Nei miei autoritratti iniziali, ho spesso optato per vestiti dai colori scuri e neutri. Questa scelta non è casuale: il colore nero, in particolare, ha avuto un significato profondo nella mia adolescenza e rappresentava un periodo della mia vita in cui ho trovato una connessione personale con quel colore. Indossare abiti scuri mi permetteva di mettere in risalto lo spazio circostante, conferendogli maggiore importanza.
A 20
anni, ho sperimentato un profondo cambiamento interiore che ha ispirato la
creazione del mio album di poesie, "Procédure de Liberation". Questo
periodo segna una svolta significativa, in cui il colore nero, che aveva
dominato la mia espressione artistica, è stato sostituito dal bianco. Questo
cambio cromatico simboleggia la ricerca di una luce interiore, di una
liberazione personale, e rappresenta un invito alla riflessione e alla
leggerezza. Questo processo ha trovato la sua espressione anche in un
cortometraggio derivato dall’album. Il bianco, per me, è diventato un colore
sacro, che incarna la necessità di una liberazione personale e di una luce
interiore. Durante il mio viaggio di scrittura e interpretazione, durato due
anni, ho deciso di consacrare la mia liberazione attraverso il simbolismo del
bianco. Questo colore rappresenta la purezza, la leggerezza e una nuova
consapevolezza, indicando un passaggio da una fase più oscura a una più
luminosa della mia vita e della mia espressione artistica.

[Righe di ragionamento basate su scene]

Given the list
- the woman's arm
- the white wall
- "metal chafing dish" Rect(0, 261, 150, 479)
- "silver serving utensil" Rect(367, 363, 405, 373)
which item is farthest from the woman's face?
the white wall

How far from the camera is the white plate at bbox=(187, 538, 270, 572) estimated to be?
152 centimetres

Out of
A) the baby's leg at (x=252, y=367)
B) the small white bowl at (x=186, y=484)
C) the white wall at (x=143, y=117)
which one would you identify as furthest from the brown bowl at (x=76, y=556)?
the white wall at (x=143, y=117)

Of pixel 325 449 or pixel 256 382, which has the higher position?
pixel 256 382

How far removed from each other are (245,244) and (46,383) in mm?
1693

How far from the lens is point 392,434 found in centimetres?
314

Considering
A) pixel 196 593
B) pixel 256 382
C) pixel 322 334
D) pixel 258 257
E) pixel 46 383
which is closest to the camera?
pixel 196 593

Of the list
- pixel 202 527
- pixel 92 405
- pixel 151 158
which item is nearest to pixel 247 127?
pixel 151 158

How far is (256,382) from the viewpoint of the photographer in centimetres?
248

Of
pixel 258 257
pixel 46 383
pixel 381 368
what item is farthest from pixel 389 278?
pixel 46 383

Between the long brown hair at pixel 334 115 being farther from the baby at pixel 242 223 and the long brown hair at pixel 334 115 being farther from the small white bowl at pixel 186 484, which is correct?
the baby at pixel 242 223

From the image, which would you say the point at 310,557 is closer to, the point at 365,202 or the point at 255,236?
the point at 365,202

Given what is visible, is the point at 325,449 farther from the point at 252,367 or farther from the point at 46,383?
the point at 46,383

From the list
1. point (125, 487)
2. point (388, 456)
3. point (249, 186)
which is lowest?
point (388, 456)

### Elenco compiti
#1 Qual è il titolo dell'album di poesie citato nell'estratto fornito?
#2 Modifica l'estratto fornito: riscrivilo a partire dalle parole "Nei miei autoritratti" e fermati dopo "conferendogli maggiore importanza.", mettendo "ritratti" al posto di "autoritratti".
#3 Prosegui il testo sul passaggio dal nero al bianco oltre la sua ultima frase.

### Risposte ai compiti
#1 "Procédure de Liberation".

#2
Nei miei ritratti iniziali, ho spesso optato per vestiti dai colori scuri e neutri. Questa scelta non è casuale: il colore nero, in particolare, ha avuto un significato profondo nella mia adolescenza e rappresentava un periodo della mia vita in cui ho trovato una connessione personale con quel colore. Indossare abiti scuri mi permetteva di mettere in risalto lo spazio circostante, conferendogli maggiore importanza.

#3
Frame da “Procédure de Liberation”
© Alla Chiara Luzzitelli
In “Procédure de Liberation”, i tuoi testi poetici sono in francese. Altrove hai scelto l’inglese. Come nasce la scelta della lingua con cui scrivi e interpreti i tuoi scritti?
La scelta della lingua, in questo caso il francese, è stata guidata dalla necessità di comunicare con delicatezza e serenità, soprattutto in testi come "Petit Joie" e "Cher temps". Il francese, con la sua fonetica morbida, mi ha offerto un mezzo espressivo che trasmetteva non solo il significato delle parole, ma anche la consapevolezza e le sfumature emotive presenti nei miei versi. Volevo che l'ascoltatore percepisse ogni mia intenzione attraverso il racconto, come se si stesse svolgendo una conversazione diretta, quasi come se qualcuno parlasse attraverso la cornetta del telefono a una persona lontana. L'inglese - con la sua fonetica più tagliente e acuta - è stato scelto deliberatamente per la narrazione delle storie, creando un'atmosfera simile a quella delle fiabe. Questa lingua mi ha fornito uno strumento per trasmettere le mie intenzioni in modo vivido e coinvolgente, proprio come quando si raccontano storie incantevoli. Volevo che l'ascoltatore fosse trasportato in un mondo di narrazione, dove la chiarezza e la nitidezza delle parole contribuissero a creare un'esperienza coinvolgente e incisiva.
In alcuni tuoi video – come il meraviglioso “The heart among the nettles” - esplori il contatto tra uomo e donna, la relazione dei corpi silenziosa ed intensa come una danza, il loro tentativo di trovare un equilibrio, attraverso l’esperienza reciproca del tatto, dello sguardo e insieme della natura. Trovo che questi video siano poesie in movimento, viaggi in qualcosa di estremamente misterioso e segreto….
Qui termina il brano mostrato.